大谷高跡に建てる新カーリング場含め一帯の公園整備計画予算が議会で可決された。これで市長念願のカーリング場建設が進捗されることになったが、昨年の3月議会で予算が否決されたあと担当課では議員の意識醸成を図りながら4シート(レーン)にするなどとの落し所を模索し今年の予算計上に至った。
 可決されたもののハレーションがあり本紙には昨年(約70件)ほどではないがこの数日は連日投稿がある。
 老朽化したノシャップのカーリング場を移転改築するということに対し、例えば浜森市政の頃のよう景気が良かった頃には市民の了解を問題なく得ることができたであろう。

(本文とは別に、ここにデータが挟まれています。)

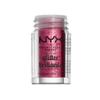 NYX PROFESSIONAL MAKEUP Face & Body Glitter, Red (Pack of 2) view 2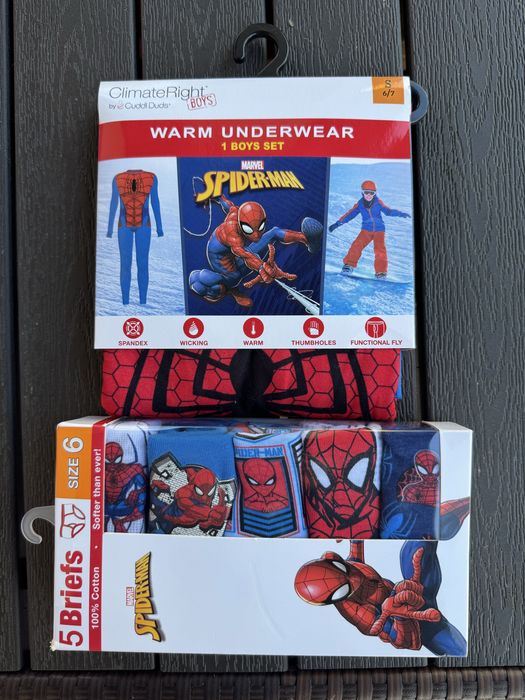 Людина павук набір для хлопчика 6 років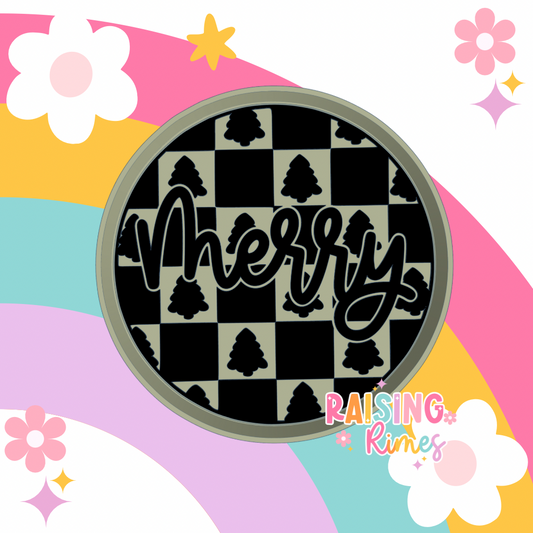 Merry Circle Silicone Mold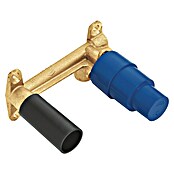 Grohe Atrio Unterputzsystem (Einbautiefe: 45 mm - 75 mm, Schwarz/Gold) | BAUHAUS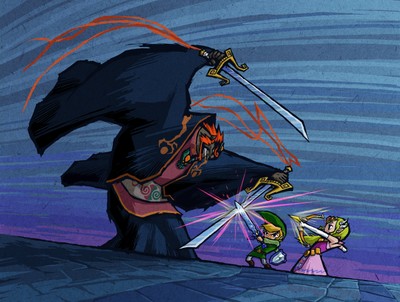 The Legend of Zelda: The Wind Waker poster
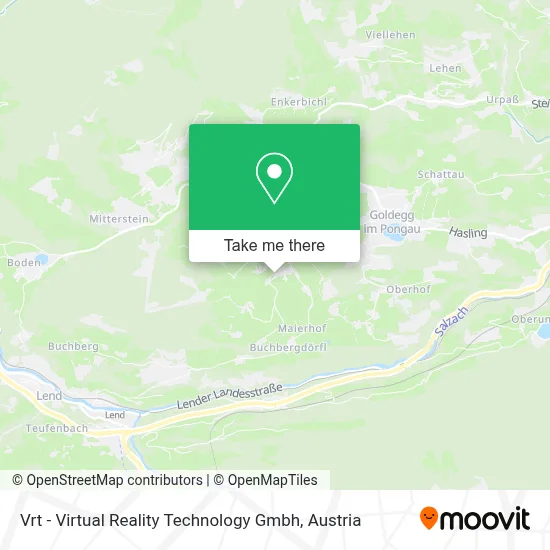 Vrt - Virtual Reality Technology Gmbh map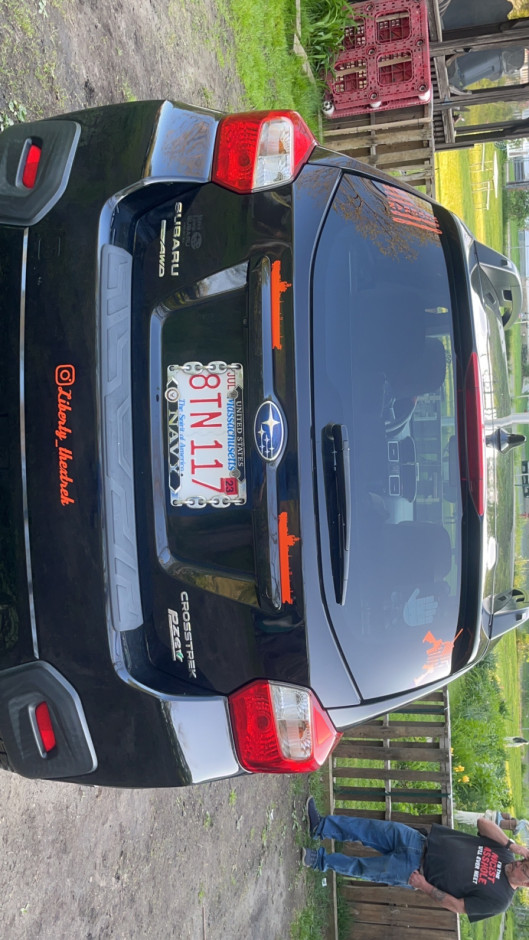 Johnathan L's 2016 Crosstrek Base model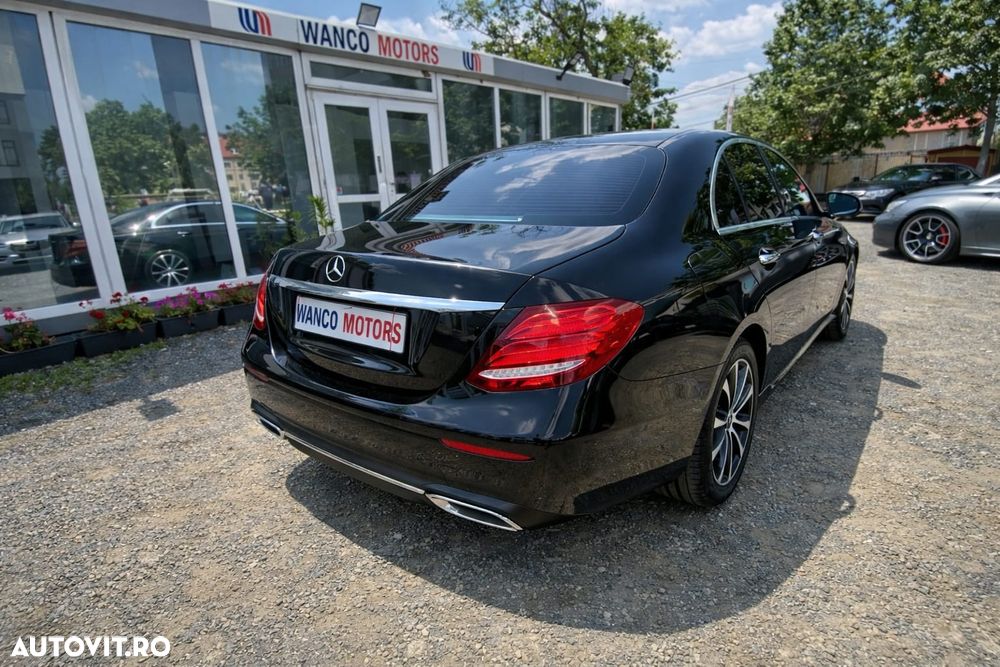 Mercedes-Benz E 220 d 4MATIC 9G-TRONIC Sportstyle Edition - 5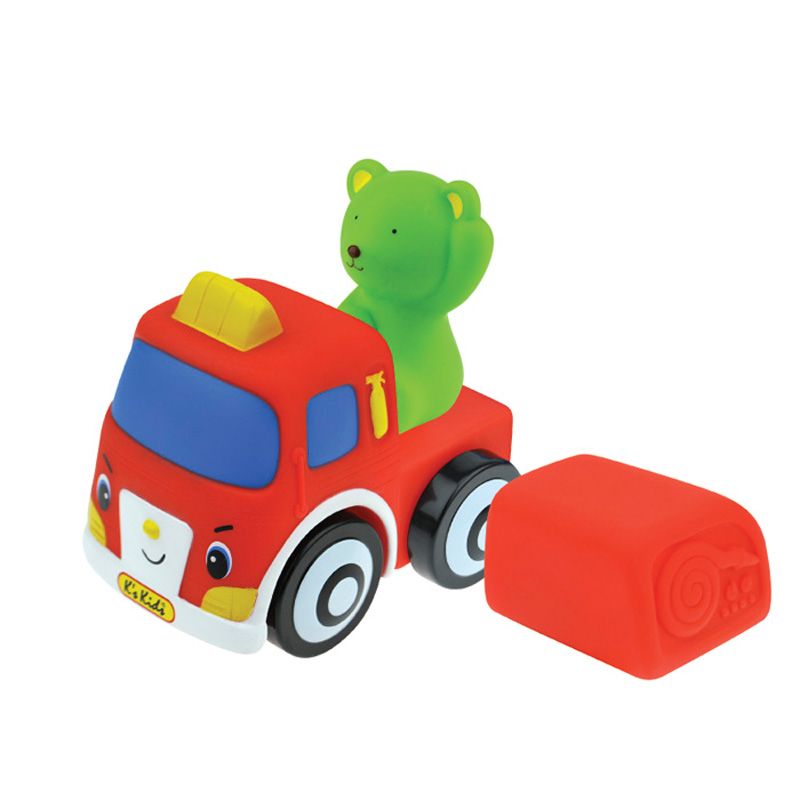 Мягкий конструктор Ks Kids Пожарная машина и Сэм KA644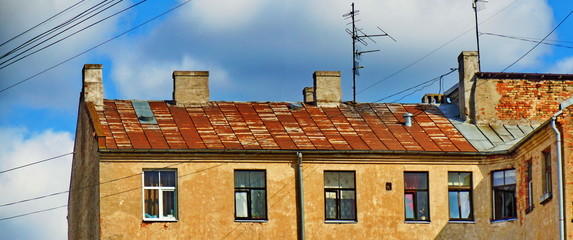 Fragment of house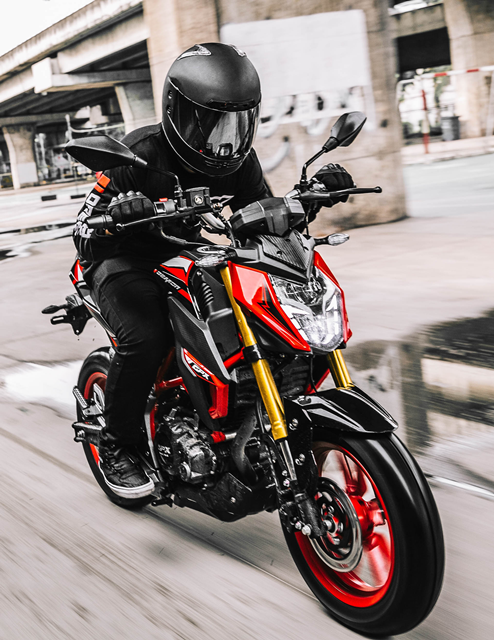 GPX Demon 150 GN จีพีเอ็กซ์ เดมอน ปี 2018 : ภาพที่ 5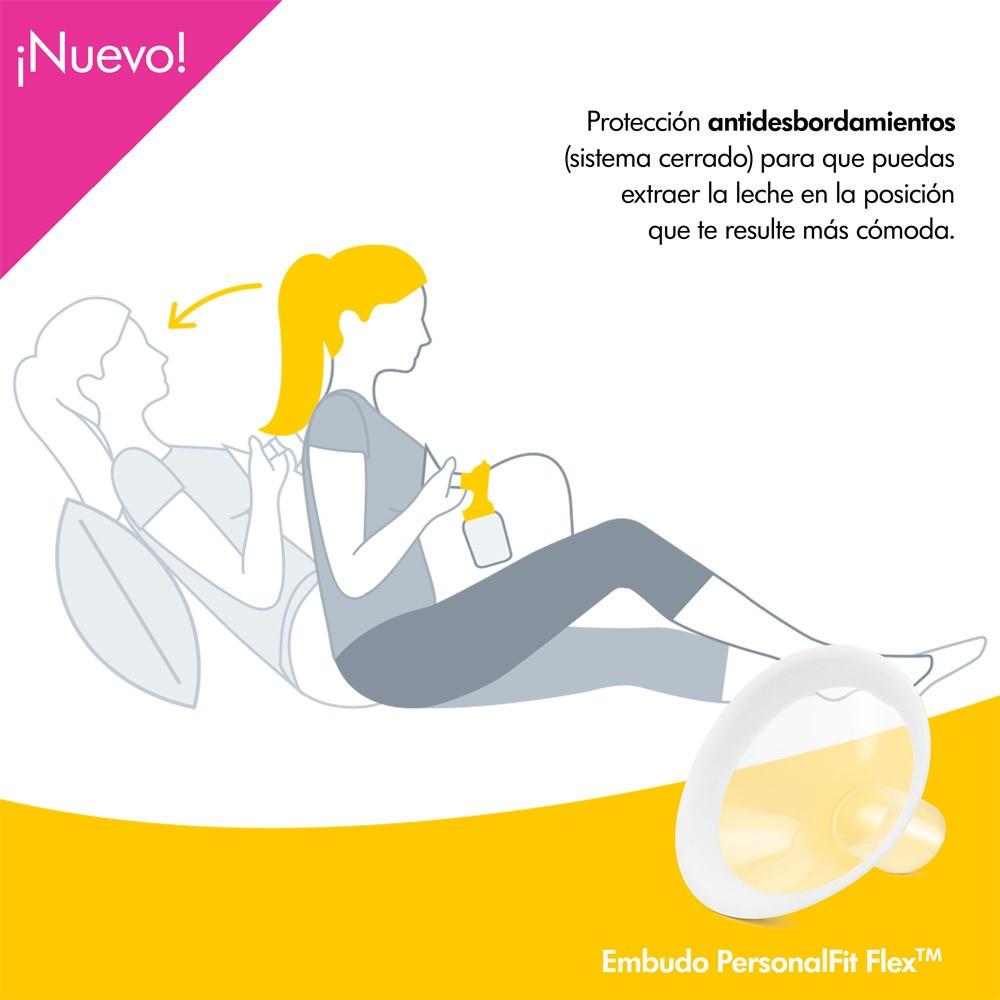 Entonnoir d'extraction Personalfit  Meleda 24 mm taille M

 しかし、その好景気の頃と今とでは人口も減り経済も衰退しており国庫補助がある建築費はまだしも、電気代など管理維持費が年間3千万円もかかることには「大きな負担になる」というのが市民の言い分なのだ。
 カーリング場反対の市民の大半は「身の丈以上」「身分不相応」など現在の状況から将来を不安視する言わば稚内を思っての苦言なのだろうし、行け行けどんどんの時代ではないでしょ―との戒めでもあるのだろう。
 次代への負担も心配し、二進も三進も行かなくなった場合「誰が責任を取るのか」という、今までの稚内では考えられない責任追及論もある。全日空ホテルや宗谷畜産公社など3セク破綻が尾を引いているのか。
 現状を打破し子供たちに夢を―という市長の思いには筆者も賛同するが、如何にも市民の忌避感が強過ぎる。
 利用者を増やすしかあるまい。